Description of the task:
Can you print every row below word for word, leaving out the pictures?

┌──

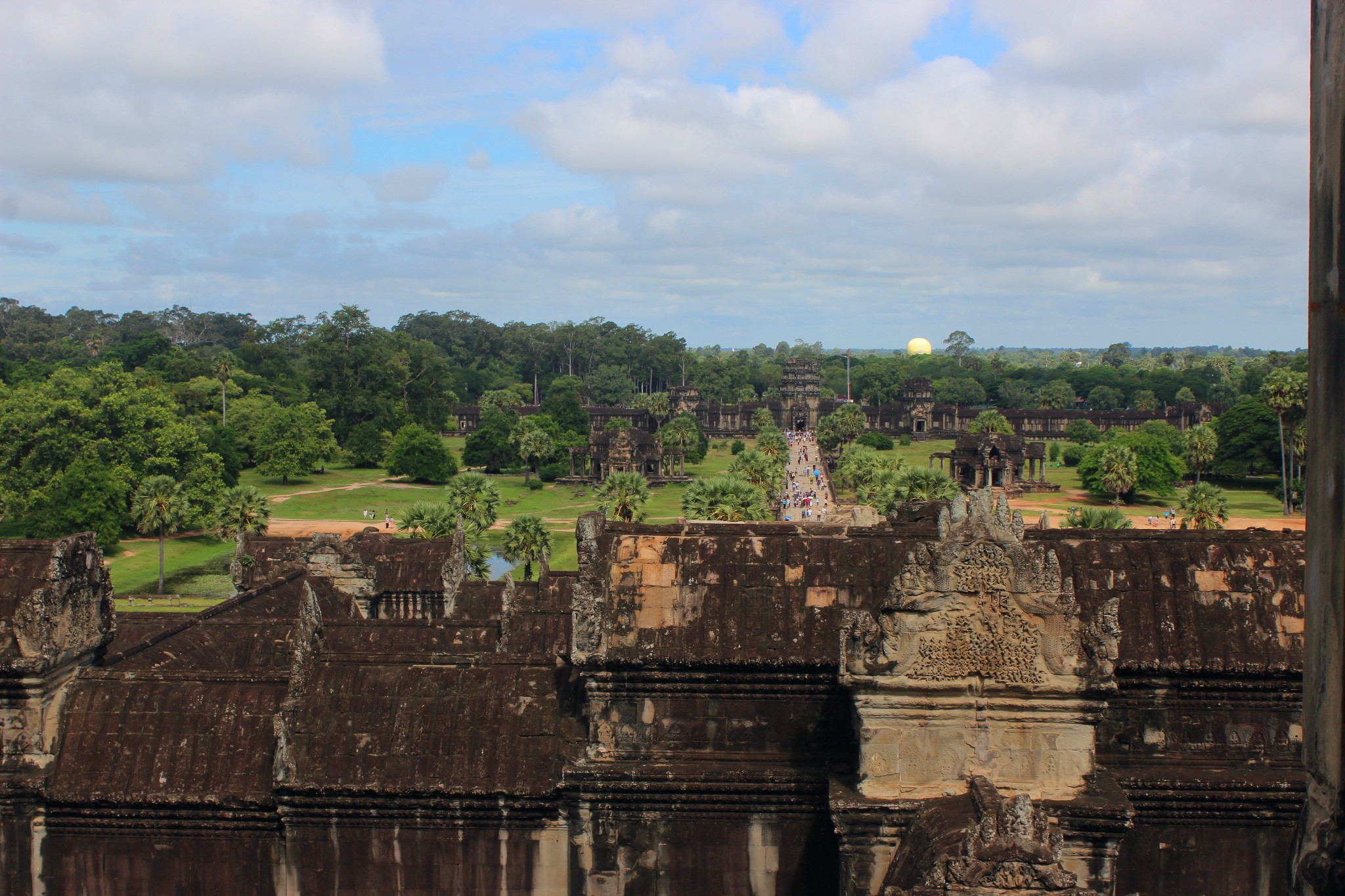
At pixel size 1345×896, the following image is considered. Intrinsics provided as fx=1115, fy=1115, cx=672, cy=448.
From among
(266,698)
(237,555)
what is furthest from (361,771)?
(237,555)

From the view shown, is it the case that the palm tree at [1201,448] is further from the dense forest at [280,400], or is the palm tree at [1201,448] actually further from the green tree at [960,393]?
the green tree at [960,393]

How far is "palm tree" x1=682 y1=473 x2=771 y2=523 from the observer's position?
43.8m

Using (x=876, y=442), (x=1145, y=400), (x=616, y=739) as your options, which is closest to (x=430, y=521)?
(x=616, y=739)

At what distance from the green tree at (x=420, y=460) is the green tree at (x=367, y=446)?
27.2 feet

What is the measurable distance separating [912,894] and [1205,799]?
3.73m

└──

Answer to this exercise:
At pixel size 1345×896, the following image is considered. Intrinsics provided as fx=1115, fy=1115, cx=672, cy=448.
From among
(266,698)
(237,555)
what is furthest from (361,771)?
(237,555)

From the view shown, is it the case that the palm tree at [1201,448] is further from the dense forest at [280,400], or is the palm tree at [1201,448] actually further from the green tree at [960,393]?
the green tree at [960,393]

How far is "palm tree" x1=682 y1=473 x2=771 y2=523 from the observer's position?
43.8m

Using (x=876, y=442), (x=1145, y=400), (x=616, y=739) as your options, which is closest to (x=430, y=521)?
(x=616, y=739)

At what distance from the green tree at (x=420, y=460) is the green tree at (x=367, y=446)?
27.2 feet

What is the measurable distance separating [912,894] and [1205,799]?
3.73m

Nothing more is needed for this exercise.